Stored data entries

-=-=-

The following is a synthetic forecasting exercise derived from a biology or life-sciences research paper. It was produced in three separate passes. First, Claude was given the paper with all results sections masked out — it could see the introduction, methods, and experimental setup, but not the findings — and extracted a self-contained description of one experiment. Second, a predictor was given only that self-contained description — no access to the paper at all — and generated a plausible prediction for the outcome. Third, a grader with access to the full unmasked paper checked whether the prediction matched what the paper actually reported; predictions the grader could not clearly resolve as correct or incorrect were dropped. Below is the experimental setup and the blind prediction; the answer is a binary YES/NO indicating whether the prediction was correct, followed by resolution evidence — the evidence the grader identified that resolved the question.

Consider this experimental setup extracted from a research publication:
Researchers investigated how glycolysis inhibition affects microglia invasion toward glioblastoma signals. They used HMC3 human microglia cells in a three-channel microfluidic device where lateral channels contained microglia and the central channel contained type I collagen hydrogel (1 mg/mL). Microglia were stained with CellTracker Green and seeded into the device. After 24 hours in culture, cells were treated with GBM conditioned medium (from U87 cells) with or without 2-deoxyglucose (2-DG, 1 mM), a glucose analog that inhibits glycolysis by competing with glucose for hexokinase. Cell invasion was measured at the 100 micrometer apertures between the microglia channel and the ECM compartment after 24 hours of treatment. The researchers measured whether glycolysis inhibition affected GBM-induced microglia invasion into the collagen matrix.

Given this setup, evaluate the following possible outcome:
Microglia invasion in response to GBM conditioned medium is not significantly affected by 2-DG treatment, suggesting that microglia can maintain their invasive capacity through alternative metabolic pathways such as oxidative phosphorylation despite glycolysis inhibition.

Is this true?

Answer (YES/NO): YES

-=-=-

Would you copy the data exactly as shown above?

The following is a synthetic forecasting exercise derived from a biology or life-sciences research paper. It was produced in three separate passes. First, Claude was given the paper with all results sections masked out — it could see the introduction, methods, and experimental setup, but not the findings — and extracted a self-contained description of one experiment. Second, a predictor was given only that self-contained description — no access to the paper at all — and generated a plausible prediction for the outcome. Third, a grader with access to the full unmasked paper checked whether the prediction matched what the paper actually reported; predictions the grader could not clearly resolve as correct or incorrect were dropped. Below is the experimental setup and the blind prediction; the answer is a binary YES/NO indicating whether the prediction was correct, followed by resolution evidence — the evidence the grader identified that resolved the question.

Consider this experimental setup extracted from a research publication:
Researchers investigated how glycolysis inhibition affects microglia invasion toward glioblastoma signals. They used HMC3 human microglia cells in a three-channel microfluidic device where lateral channels contained microglia and the central channel contained type I collagen hydrogel (1 mg/mL). Microglia were stained with CellTracker Green and seeded into the device. After 24 hours in culture, cells were treated with GBM conditioned medium (from U87 cells) with or without 2-deoxyglucose (2-DG, 1 mM), a glucose analog that inhibits glycolysis by competing with glucose for hexokinase. Cell invasion was measured at the 100 micrometer apertures between the microglia channel and the ECM compartment after 24 hours of treatment. The researchers measured whether glycolysis inhibition affected GBM-induced microglia invasion into the collagen matrix.

Given this setup, evaluate the following possible outcome:
Microglia invasion in response to GBM conditioned medium is not significantly affected by 2-DG treatment, suggesting that microglia can maintain their invasive capacity through alternative metabolic pathways such as oxidative phosphorylation despite glycolysis inhibition.

Is this true?

Answer (YES/NO): YES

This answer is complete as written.